**PROBLEM STATEMENT**
Copy every line of the following data that includes the string "Foto".
=== Section Start ===
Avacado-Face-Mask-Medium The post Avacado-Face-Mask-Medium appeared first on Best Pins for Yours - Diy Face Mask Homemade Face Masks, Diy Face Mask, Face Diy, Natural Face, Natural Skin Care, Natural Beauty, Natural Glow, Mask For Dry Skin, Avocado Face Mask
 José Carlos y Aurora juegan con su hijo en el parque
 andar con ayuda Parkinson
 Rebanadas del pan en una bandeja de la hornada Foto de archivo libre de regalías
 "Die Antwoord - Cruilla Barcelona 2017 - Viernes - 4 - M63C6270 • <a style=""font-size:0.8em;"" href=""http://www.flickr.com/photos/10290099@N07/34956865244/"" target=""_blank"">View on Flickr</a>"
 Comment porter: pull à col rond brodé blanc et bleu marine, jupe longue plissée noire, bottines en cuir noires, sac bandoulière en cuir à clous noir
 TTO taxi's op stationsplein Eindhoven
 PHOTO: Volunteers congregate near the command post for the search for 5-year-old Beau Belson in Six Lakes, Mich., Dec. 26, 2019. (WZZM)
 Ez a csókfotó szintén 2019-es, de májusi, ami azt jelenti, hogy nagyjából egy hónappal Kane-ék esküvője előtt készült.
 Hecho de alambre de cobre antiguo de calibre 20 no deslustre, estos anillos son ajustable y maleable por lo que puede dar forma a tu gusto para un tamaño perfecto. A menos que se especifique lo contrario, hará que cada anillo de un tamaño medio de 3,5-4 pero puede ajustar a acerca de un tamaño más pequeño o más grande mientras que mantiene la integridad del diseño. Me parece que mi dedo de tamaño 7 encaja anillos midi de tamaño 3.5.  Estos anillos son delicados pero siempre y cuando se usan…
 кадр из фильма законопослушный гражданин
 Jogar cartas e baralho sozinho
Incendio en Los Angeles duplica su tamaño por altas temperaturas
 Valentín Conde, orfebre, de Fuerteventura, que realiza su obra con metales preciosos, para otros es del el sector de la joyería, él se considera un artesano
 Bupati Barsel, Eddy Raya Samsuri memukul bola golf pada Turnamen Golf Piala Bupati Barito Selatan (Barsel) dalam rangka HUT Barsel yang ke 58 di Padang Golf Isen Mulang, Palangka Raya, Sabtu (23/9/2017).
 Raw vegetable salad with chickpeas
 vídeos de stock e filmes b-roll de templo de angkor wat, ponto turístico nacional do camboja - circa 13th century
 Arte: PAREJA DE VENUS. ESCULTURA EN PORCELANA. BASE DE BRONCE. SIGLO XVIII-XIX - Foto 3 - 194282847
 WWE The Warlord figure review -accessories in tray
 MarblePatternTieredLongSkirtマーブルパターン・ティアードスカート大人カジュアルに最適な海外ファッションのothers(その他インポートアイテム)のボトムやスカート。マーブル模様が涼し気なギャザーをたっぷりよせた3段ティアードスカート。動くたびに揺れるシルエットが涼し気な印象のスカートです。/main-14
=== Section End ===
**ANSWER BOX**
 Rebanadas del pan en una bandeja de la hornada Foto de archivo libre de regalías
 Arte: PAREJA DE VENUS. ESCULTURA EN PORCELANA. BASE DE BRONCE. SIGLO XVIII-XIX - Foto 3 - 194282847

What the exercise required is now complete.